(JOB A) List every four-digit year that appears in the passage on "natural born citizen" below.
(JOB B) According to the passage on "natural born citizen," which work was the leading legal treatise of the time?
(JOB C) Continue the passage on "natural born citizen" below, starting after its final sentence.

2. You said “future Presidents and Commander in Chiefs” but the Jay letter only refers to Commander in Chief. At that time the two offices were not necessarily tied together. Jay didn’t know; he wasn’t at the constitutional convention and their deliberations were kept secret.
3. You said “Jay would have obtained the term “natural born Citizen” from the leading legal treatise of those times, The Law of Nations (1758), but again the term was not in de Vattel when it was translated from French to English in 1759 nor in the first American edition in 1787. The phrase “natural born citizen” did not appear in de Vattel translations until a dozen years after the Constitution was written. The leading legal treatise of the time was Blackstone’s Commentaries, not The Law of Nations.
4. Would you assert that the Massachusetts Acts from 1776-1790 and those of New York (1770) also get their usage from de Vattel? They seem to infer rather strongly that natural born citizenship is equivalent to birth location.

(SUPPLIED DATA)
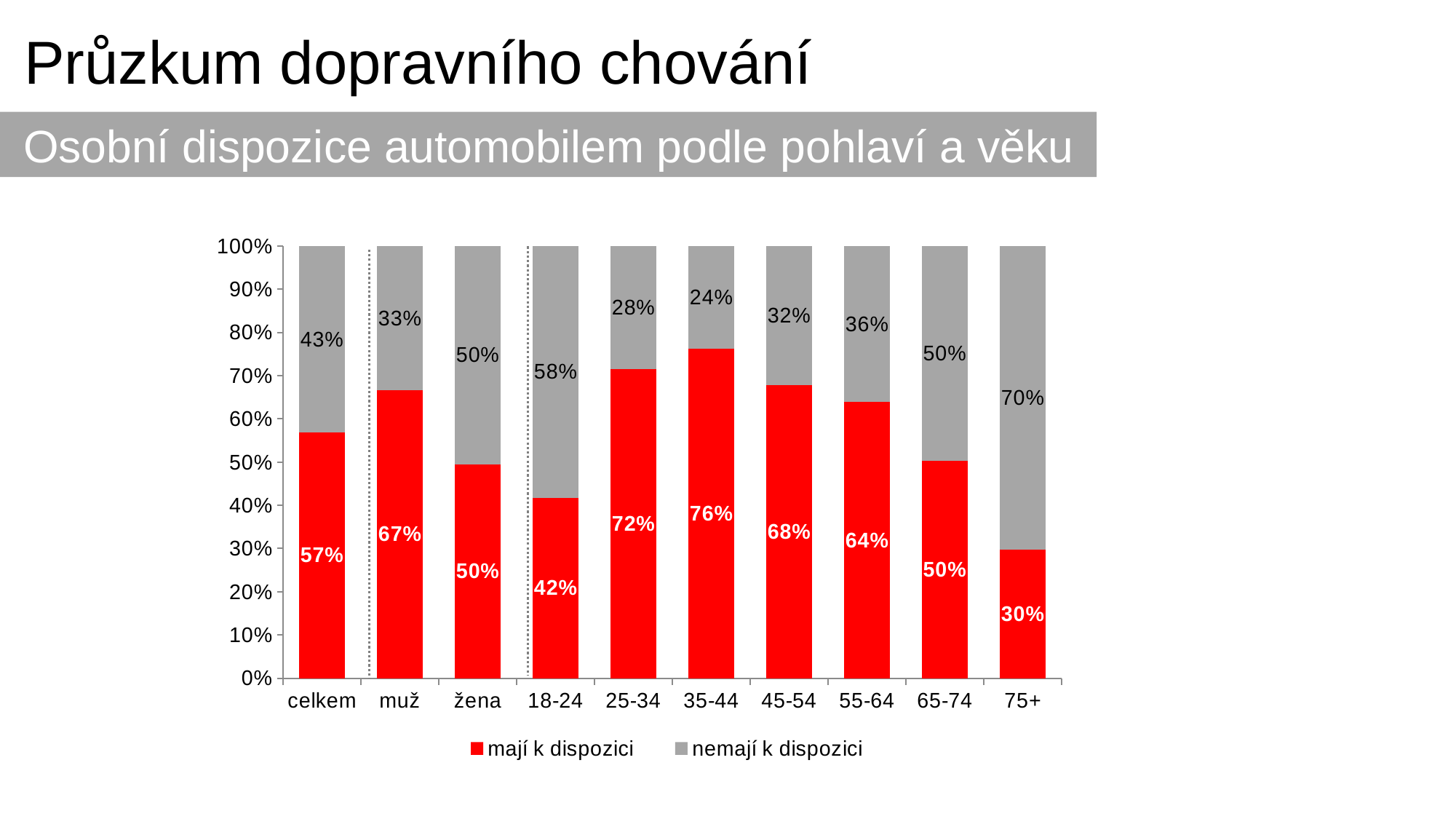
How many series does the legend list? 2 What kind of chart is shown on the slide? Stacked bar chart Which has a larger "nemají k dispozici" value, 45-54 or 55-64? 55-64 What is the value of "nemají k dispozici" for the 18-24 category? 58% What is the total of the stacked bar for the celkem category? 100% How many categories are shown on the x axis? 10 Which category has the lowest value for "mají k dispozici"? 75+ What is the value of "mají k dispozici" for muž? 67% What is the value of "mají k dispozici" for the 35-44 category? 76% Which category has the highest value for "mají k dispozici"? 35-44 Which colour represents the "nemají k dispozici" series? Grey What is the difference between the "mají k dispozici" values for muž and žena? 17%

(EXERCISE OUTPUT A) 1758, 1759, 1787, 1776, 1790, 1770

(EXERCISE OUTPUT B) Blackstone's Commentaries

(EXERCISE OUTPUT C)
The fact of the matter is that the First Congress passed an immigration law (1790) which allowed the children of two citizens overseas to be “natural born citizens”, an act which would be unnecessary if de Vattel’s book was what defined citizenship since in his view, and according his philosophical treatise The Law of Nations, one citizenship status always f0llows one’s father.
In subsequent court cases (except for the infamous Dred Scott v. Sanford) original intent citizenship has been defined according to the common law in effect at the time of the ratification of the Constitution, and that was exclusively one of place of birth and NOT de Vattel’s racist-leaning xenophobic arguments in The Law of Nations. This was particularly argued by the Supreme Court of New York in Lynch v. Clarke (1844) and by the US Supreme Court in United States v. Wong Kim Ark (1898).
Apuzzo’s argument has already been rejected by the Supreme Court in Wong. He’s trying to re-try Wong in the “court of public opinion“.
One must also point out that President Chester A. Arthur was also born of a British citizen father too.
See also:
- The “Natural Born Citizenship” Clause (Updated)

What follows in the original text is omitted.